Yes, that's what we decided to do a long time ago... see policy based
merge approach in the mailing lists.
But the point of *this* discussion is not data reconciliation after a
merge, but how to *avoid* that reconciliation by making conflicting
minority partitions read only, such that a merge always transfers data
from the primary partition to the minority partitions.
This is not as easy as it sounds though; Dan mentioned the case where
the primary partition is not the owner of a given key K. In this case,
we cannot simply swipe the minority partition. Even worse, if K is
created and modified in the primary partition, we have to reconcile K's
value between the primary and minority partitions...
Again, this could be dealt with by simply creating a new value for K in
the primary partition, when K is accessed, and overwriting K's value
from the minority partition on a merge.
Not nice, but the effect is the same as if all current owners of K
crashed at the same time, and a partition could be seen as a *mass
crash* of some sorts... :-)
On 4/19/13 12:42 PM, Pedro Ruivo wrote:
After think a bit about it, we can conclude that the behaviour when
we
have partition totally depends on the application.
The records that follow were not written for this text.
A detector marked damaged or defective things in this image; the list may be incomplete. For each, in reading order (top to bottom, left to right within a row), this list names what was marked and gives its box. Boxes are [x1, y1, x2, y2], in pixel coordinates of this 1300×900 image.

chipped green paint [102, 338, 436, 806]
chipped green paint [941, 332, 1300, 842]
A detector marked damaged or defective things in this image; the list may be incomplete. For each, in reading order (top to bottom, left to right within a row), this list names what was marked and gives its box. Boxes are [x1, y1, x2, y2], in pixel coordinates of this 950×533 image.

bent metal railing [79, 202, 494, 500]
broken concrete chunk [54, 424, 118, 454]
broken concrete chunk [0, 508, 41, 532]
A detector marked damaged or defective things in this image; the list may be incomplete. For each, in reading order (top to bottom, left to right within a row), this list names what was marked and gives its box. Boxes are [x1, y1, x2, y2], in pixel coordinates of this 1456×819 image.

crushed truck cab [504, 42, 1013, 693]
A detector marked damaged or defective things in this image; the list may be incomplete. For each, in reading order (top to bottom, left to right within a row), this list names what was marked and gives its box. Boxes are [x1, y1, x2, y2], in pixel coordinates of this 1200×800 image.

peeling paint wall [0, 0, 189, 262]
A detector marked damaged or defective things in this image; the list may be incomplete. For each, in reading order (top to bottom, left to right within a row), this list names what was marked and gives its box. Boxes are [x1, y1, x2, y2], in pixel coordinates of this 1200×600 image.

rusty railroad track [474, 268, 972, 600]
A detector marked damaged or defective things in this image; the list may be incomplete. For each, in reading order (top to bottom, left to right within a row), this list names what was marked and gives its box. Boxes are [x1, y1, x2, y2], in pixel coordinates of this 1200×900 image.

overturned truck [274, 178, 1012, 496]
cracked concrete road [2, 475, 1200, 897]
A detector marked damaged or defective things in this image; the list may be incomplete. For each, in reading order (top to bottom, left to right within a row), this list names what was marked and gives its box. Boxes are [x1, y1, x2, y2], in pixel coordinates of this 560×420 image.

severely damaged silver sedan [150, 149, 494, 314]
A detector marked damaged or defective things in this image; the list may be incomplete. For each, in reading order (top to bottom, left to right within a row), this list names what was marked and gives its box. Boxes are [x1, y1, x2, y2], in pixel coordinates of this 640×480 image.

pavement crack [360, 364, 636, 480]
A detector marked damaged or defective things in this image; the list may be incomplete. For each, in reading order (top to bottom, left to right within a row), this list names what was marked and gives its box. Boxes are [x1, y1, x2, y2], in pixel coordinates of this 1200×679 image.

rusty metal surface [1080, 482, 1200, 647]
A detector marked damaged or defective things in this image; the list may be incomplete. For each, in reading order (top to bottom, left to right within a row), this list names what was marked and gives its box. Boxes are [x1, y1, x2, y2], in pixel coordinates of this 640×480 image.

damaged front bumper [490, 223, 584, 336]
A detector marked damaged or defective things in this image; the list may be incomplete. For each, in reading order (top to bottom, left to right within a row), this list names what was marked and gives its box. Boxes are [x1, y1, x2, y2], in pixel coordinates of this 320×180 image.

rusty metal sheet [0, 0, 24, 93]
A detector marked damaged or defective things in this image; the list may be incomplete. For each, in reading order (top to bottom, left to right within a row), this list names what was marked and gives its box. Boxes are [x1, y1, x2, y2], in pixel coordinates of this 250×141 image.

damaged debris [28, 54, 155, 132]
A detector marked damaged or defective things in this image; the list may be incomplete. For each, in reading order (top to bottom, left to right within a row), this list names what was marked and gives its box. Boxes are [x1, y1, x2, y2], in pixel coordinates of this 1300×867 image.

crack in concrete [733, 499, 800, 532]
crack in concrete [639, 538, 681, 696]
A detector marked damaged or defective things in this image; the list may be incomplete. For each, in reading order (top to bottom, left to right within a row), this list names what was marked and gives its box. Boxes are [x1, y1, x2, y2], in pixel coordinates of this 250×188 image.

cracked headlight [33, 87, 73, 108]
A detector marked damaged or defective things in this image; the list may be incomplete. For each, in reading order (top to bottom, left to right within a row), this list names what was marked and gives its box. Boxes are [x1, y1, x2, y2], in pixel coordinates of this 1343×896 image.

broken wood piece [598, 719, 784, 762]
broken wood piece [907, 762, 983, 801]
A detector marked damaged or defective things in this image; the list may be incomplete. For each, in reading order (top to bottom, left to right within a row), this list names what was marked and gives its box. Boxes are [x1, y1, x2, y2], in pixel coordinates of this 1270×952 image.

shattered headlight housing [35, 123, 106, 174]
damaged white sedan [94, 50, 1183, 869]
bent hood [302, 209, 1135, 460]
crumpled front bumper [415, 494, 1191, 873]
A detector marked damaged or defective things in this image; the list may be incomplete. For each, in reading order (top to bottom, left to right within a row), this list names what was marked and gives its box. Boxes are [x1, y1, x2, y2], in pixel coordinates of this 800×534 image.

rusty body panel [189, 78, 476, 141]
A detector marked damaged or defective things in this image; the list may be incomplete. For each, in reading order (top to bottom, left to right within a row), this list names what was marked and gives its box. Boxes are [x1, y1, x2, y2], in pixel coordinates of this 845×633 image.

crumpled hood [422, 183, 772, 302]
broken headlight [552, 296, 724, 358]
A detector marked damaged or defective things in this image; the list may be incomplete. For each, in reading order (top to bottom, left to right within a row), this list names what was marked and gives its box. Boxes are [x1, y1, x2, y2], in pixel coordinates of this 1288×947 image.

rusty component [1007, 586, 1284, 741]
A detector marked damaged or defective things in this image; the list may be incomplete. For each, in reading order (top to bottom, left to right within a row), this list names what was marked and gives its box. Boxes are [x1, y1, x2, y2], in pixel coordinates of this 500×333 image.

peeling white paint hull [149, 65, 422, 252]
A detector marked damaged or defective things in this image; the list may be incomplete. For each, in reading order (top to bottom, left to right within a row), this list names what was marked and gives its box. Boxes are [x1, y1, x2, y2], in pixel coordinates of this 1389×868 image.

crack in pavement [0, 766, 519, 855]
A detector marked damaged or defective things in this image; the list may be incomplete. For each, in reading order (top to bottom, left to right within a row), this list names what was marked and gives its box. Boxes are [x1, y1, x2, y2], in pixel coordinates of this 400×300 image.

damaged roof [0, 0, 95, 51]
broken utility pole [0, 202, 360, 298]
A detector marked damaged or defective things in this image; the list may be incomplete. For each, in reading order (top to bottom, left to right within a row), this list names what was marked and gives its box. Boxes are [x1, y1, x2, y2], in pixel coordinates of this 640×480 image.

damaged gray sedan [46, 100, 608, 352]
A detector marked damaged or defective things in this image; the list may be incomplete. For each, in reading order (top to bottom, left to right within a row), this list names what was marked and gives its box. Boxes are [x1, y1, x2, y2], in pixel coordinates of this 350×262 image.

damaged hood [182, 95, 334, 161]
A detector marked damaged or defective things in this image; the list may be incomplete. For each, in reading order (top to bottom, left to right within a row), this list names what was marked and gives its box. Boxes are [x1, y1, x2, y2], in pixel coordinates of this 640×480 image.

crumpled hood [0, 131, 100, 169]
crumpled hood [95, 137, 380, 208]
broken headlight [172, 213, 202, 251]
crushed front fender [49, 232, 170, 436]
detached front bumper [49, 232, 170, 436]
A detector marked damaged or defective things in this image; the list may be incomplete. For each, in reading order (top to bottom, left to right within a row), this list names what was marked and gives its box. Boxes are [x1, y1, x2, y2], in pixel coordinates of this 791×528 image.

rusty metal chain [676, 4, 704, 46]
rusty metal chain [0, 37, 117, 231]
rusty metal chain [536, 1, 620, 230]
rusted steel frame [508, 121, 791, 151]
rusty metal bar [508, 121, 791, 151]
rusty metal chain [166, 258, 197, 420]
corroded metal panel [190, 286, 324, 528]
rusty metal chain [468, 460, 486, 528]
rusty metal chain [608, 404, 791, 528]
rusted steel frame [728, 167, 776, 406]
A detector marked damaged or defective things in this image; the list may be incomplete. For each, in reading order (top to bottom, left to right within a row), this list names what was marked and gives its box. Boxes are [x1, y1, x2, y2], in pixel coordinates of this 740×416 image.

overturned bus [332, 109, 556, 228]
So, why not create an generic interface (like, execute(Operation, Key,
isPrimaryPartition)) that is invoked when a partition occurs?
Maybe I'm losing the focus of the first email, but this way the
application can choose what it is better for it. For example, if the
application does not care about consistency, it can allow all partitions
to read and write. On other hand, if the application is more restrict,
it can allow only one partition to read and write and the others
partitions reject all the operations.